Amazon sells cheap tablets with decent screens and reasonably adequate specs because the company wants you to spend money on Amazon products and services. And that’s one of the reasons Amazon Fire tablets ship with a fork of Android called FireOS rather than stock Android software – because it allows Amazon to ship its own app store and put its own music, video, and eBook services front and center.

But folks have been hacking Amazon tablets for as long as the company’s been offering them. These days if you buy a brand new Amazon tablet you can probably install the Google Play Store, maybe load an alternate home screen and launcher app, and make some other changes. But Amazon doesn’t make it easy to completely replace the operating system. If you have some older Amazon tablets though, it is possible to unlock the bootloader and load a custom Android ROM, or even a completely different operating system like postmarketOS.

In a Mastodon post, @[email protected] explained that he managed to get the Linux-based postmarketOS up and running on a 5th-gen Amazon Fire 7 tablet, which is a model that was released in 2015.

That prompted me to do a little digging in the postmarketOS wiki, and I discovered that there’s work underway to port the operating system to a bunch of Amazon tablets including some 7 inch, 8 inch, and 10 inch models released between 2015 and 2019.

That means the newest model with any support for postmarketOS is nearly four years old. And some features aren’t yet working on that tablet (including audio and Bluetooth). But some of the other models are better supported. And it’s still pretty impressive to see that there’s an unofficial way to install the operating system as a FireOS replacement on some of Amazon’s tablets released between 2015 and 2019.

Here’s a roundup of recent tech news from around the web.

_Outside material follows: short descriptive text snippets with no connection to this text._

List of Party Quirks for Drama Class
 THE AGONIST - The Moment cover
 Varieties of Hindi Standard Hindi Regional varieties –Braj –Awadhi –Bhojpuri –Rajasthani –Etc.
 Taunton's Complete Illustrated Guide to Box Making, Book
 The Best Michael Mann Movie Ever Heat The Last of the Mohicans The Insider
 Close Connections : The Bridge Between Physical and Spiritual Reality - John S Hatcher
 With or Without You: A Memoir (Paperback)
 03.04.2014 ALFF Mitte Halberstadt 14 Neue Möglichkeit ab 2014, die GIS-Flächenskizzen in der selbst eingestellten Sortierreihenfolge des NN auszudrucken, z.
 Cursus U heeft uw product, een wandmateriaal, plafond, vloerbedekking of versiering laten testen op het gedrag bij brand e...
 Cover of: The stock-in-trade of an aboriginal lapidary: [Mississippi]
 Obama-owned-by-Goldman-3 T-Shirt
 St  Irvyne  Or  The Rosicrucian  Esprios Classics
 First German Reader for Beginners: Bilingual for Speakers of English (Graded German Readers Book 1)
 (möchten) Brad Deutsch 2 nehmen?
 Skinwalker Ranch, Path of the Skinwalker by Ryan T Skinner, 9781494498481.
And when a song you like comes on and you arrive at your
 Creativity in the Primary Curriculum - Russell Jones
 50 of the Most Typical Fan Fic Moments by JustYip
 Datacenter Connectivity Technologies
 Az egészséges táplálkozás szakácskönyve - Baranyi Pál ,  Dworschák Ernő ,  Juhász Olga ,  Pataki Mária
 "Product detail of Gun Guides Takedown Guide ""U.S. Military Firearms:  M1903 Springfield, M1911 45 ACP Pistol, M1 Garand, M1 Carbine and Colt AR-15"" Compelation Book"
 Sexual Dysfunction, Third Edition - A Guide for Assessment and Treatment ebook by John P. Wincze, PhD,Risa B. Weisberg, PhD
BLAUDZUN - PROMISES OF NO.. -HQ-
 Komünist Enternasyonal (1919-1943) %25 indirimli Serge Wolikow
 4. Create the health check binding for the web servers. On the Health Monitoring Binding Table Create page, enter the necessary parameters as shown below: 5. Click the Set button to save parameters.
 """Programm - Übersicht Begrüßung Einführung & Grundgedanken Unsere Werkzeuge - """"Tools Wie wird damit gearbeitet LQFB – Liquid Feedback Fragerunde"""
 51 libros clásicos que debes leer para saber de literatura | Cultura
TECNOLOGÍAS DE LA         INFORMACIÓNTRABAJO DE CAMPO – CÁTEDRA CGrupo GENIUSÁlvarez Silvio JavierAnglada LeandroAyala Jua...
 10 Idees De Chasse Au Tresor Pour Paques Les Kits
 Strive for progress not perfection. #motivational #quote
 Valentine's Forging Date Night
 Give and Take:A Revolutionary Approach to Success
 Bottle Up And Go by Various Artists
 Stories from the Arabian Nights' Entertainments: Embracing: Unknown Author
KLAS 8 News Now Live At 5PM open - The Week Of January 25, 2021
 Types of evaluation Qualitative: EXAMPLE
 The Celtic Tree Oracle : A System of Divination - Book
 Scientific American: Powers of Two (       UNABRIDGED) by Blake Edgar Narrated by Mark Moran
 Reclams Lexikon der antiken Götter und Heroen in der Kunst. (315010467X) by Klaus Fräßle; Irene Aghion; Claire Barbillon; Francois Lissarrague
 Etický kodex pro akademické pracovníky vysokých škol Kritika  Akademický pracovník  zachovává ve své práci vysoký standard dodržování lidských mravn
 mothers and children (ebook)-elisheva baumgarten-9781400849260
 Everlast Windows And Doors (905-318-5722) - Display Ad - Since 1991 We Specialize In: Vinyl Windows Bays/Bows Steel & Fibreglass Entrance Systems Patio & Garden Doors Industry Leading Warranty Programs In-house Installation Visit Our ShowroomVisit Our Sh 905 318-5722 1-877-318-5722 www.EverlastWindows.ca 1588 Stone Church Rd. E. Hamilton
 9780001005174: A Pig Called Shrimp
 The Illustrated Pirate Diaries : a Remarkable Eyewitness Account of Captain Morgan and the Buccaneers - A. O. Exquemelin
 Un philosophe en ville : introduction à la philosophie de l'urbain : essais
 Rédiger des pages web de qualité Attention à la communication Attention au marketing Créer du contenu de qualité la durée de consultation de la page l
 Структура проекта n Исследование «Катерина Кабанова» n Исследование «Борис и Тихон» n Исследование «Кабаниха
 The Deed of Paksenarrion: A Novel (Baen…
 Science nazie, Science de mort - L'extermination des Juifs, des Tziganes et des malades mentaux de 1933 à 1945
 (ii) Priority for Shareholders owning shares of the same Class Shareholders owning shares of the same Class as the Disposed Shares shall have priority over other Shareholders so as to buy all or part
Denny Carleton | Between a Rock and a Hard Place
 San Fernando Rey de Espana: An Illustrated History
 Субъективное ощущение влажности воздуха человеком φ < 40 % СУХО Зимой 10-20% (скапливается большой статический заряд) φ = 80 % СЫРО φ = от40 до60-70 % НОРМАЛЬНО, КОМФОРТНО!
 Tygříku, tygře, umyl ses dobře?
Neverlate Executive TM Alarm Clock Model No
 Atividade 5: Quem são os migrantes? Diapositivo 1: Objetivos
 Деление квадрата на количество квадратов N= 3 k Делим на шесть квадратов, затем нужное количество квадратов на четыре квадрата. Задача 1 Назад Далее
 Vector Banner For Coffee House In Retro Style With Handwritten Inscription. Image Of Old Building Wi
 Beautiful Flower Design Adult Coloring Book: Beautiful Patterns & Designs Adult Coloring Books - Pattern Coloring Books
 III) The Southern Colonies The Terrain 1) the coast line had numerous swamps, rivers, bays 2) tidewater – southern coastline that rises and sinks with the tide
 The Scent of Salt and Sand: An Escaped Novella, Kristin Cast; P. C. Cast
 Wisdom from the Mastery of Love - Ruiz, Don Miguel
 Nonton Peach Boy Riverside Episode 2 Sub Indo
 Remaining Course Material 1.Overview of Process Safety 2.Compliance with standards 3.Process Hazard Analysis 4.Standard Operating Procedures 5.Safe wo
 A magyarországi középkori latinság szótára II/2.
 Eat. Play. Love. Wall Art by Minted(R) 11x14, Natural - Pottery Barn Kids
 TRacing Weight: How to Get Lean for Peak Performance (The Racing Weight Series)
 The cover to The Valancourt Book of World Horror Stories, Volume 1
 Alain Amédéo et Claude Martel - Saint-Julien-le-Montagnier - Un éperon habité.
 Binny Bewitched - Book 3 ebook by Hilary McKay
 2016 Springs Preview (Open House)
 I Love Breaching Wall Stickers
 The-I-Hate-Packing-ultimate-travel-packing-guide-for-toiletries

This tablet features a 7 inch, 1024 x 600 pixel display, a 1.3 GHz MediaTek MT8127 quad-core processor with Mali-G450 graphics, support for WiFi 4 and Bluetooth 4.0 LTE, and originally shipped with Fire OS 5, which is based on Android 5.1.

Megi’s rk2aw tool can change the boot ROM bootloader load order on some devices with Rockchip processors to make it easier to boot first from an SD card. Works with the PinePhone Pro and other devices with RK3399, RK3588, and RK3566/68 chips.

The developers behind the GNOME desktop environment are thinking about changing the Activities button at the top of the screen to a more abstract dynamic workspace indicator that may be less confusing.

According to Windows Central’s anonymous sources, Lenovo may be working on a Legion Go handheld gaming PC with an 8 inch display and an AMD Ryzen 7040 processor. No word on pricing or availability (or if it’ll ever come to market). The author of this article speculates that it could look something like the Legion Play prototype that Lenovo produced, but never sold to the public. But that was an Android-powered device. I suspect a Windows model would be larger (and probably noisier, with a fan for active cooling).

Microsoft’s Surface Laptop Go 3 will allegedly have a 12th-gen Intel Core processor, at least 8GB of RAM and 256GB of storage, and most likely a higher starting price. Expect a similar design to the Laptop Go 3, but new AI features.

This week’s updates include news related to Ubuntu Touch OTA-2 Focal, Nemo Mobile, Droidian, and other Linux-for-phones operating systems and apps. There are also some updates on the Megapixels camera app for Linux smartphones.